Pharmaceutical Business review

Encorium postpones acquisition negotiations with Prologue

In conjunction with the postponement of negotiations with Prologue, Encorium’s management and board has initiated a strategic reorganization designed to cut costs and preserve capital. As an initial action to achieve profitability, Encorium is announcing an immediate reduction of its staff in the US by approximately 18%.

In addition to this and other immediate actions to improve profitability in its US and European operations, Encorium will focus its management energies on intracompany sales growth as well. The company also announced that it has engaged Mufson Howe Hunter & Company to investigate possible strategic alternatives to maximize shareholder value.

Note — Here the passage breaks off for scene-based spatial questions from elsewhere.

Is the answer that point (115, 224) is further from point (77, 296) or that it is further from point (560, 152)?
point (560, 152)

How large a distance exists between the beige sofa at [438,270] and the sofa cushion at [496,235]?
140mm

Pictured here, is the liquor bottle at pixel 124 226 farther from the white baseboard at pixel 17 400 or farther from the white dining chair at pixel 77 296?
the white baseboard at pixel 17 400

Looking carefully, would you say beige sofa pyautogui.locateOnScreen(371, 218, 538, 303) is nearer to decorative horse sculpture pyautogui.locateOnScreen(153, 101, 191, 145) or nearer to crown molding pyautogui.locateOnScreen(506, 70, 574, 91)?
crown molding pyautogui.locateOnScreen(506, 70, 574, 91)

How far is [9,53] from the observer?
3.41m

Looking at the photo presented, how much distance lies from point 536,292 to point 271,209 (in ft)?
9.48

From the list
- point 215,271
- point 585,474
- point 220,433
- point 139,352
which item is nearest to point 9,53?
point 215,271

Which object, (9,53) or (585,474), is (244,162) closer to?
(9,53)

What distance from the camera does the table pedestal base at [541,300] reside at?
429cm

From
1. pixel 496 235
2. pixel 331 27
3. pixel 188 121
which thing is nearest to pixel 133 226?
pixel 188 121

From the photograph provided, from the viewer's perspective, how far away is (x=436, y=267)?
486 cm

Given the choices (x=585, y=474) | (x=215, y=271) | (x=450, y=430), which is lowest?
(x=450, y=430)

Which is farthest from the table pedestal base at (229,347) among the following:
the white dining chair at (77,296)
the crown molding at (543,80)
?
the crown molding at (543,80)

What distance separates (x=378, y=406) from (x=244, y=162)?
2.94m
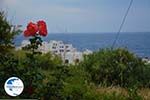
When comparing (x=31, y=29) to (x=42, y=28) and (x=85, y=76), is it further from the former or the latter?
(x=85, y=76)

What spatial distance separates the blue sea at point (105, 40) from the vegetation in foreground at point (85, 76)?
48 centimetres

Kai Lindevall, executive chairman of the board of Encorium, said: “While we are disappointed we could not reach a final agreement on the acquisition at this time, in light of the strong strategic and cultural fit between Encorium and Prologue and their respective management teams, we believe that the formation of a strategic partnership will enable us to realize many of the potential benefits that a transaction could have created. This will also allow Encorium to continue to focus on profitability improvements and our cost reduction plan to help us achieve profitability as soon as possible.”

David Ginsberg, CEO of Encorium, said: “The cost-cutting initiatives which are designed to save approximately $1 million annually, demonstrate our focus on achieving profitability and positive cash flow. We believe we are repositioning the business to take advantage of the high-growth opportunities in the clinical research industry and will continue to review strategic alternatives for the company as we strive to make Encorium successful.”